▶ **Fragment uit document**:
- - - - -

Het verloop van de procedure blijkt uit:
- het eerste verzoekschrift met bijlagen van TDM van 7 januari 2022,
- de aanvulling op het verzoekschrift van TDM,
- het tweede verzoekschrift met bijlagen van TDM van 8 juli 2022,
- de beschikking van de rechtbank Noord-Nederland, waarbij de zaken naar de rechtbank Overijssel zijn verwezen,
- het verweerschrift met tegenverzoek en bijlagen van de VvE,
- aanvullende producties van TDM bij brief van 14 november 2022 en 21 november 2022,
- de mondelinge behandeling van 24 november 2022, waarvan door de griffier aantekeningen zijn gemaakt,
- de spreekaantekeningen van TDM en de VvE,
- de akte houdende uitlating stand van zaken van TDM,
- de nadere akte van de VvE,
- de voortgezette mondelinge behandeling van 19 oktober 2023, waarvan door de griffier aantekeningen zijn gemaakt.
1.2.
Ten slotte is bepaald dat de kantonrechter een beschikking zal wijzen.

2.Inleiding

2.1.
Deze zaak gaat, kort gezegd, over de vraag of besluiten die genomen zijn door de Algemene Vergadering van de VvE op 10 december 2021 en 10 juni 2022 nietig of vernietigbaar zijn, of niet. TDM meent onder meer dat daarvan sprake is omdat de VvE in deze besluiten buiten haar bevoegdheid is getreden en omdat haar mogelijkheden voor goed beheer en verhuurbemiddeling op het park erdoor worden belemmerd. De VvE meent dat de leden van de vergadering op goede grond de bestreden besluiten konden nemen en wil voor recht verklaard hebben dat zij de samenwerking met TDM kan beëindigen.

3.De feiten

3.1.

- - - - -

(Verzamelde gegevensrijen)
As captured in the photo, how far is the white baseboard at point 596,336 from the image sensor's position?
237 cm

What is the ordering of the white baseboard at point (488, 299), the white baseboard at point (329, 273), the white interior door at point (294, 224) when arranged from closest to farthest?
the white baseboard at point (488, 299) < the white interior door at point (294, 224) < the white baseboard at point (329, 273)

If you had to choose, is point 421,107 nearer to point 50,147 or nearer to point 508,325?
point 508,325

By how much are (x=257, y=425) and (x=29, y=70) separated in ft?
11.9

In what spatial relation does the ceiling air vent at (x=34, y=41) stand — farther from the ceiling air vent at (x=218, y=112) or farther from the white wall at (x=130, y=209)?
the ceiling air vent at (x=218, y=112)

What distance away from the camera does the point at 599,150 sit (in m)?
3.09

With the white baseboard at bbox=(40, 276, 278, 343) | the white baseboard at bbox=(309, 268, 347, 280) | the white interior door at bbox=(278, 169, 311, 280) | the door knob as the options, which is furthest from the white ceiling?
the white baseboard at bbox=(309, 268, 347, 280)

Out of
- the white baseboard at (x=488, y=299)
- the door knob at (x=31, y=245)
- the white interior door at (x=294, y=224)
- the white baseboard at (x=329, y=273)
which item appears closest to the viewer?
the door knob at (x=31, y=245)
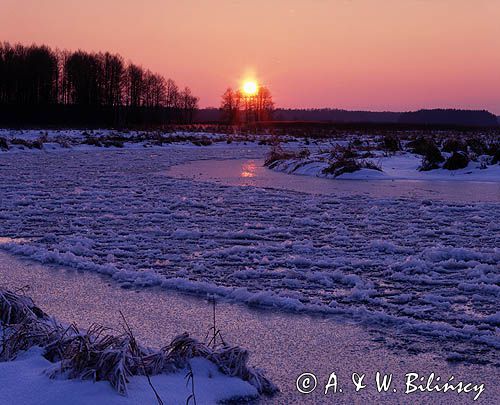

- - - - -

▶ **Informatie gebruiken**:
[A] Neem uit het documentfragment letterlijk het stuk over dat loopt van "Het verloop van" tot en met "aantekeningen zijn gemaakt.".
[B] Beantwoord met het documentfragment deze vragen:
(i) Van welke datum is het tweede verzoekschrift van TDM?
(ii) Naar welke rechtbank zijn de zaken verwezen?
(iii) Op welke data nam de Algemene Vergadering van de VvE de besluiten waar deze zaak over gaat?

▶ **Opgeloste vragen**:
[A]
Het verloop van de procedure blijkt uit:
- het eerste verzoekschrift met bijlagen van TDM van 7 januari 2022,
- de aanvulling op het verzoekschrift van TDM,
- het tweede verzoekschrift met bijlagen van TDM van 8 juli 2022,
- de beschikking van de rechtbank Noord-Nederland, waarbij de zaken naar de rechtbank Overijssel zijn verwezen,
- het verweerschrift met tegenverzoek en bijlagen van de VvE,
- aanvullende producties van TDM bij brief van 14 november 2022 en 21 november 2022,
- de mondelinge behandeling van 24 november 2022, waarvan door de griffier aantekeningen zijn gemaakt,
- de spreekaantekeningen van TDM en de VvE,
- de akte houdende uitlating stand van zaken van TDM,
- de nadere akte van de VvE,
- de voortgezette mondelinge behandeling van 19 oktober 2023, waarvan door de griffier aantekeningen zijn gemaakt.

[B]
(i) 8 juli 2022
(ii) De rechtbank Overijssel
(iii) 10 december 2021 en 10 juni 2022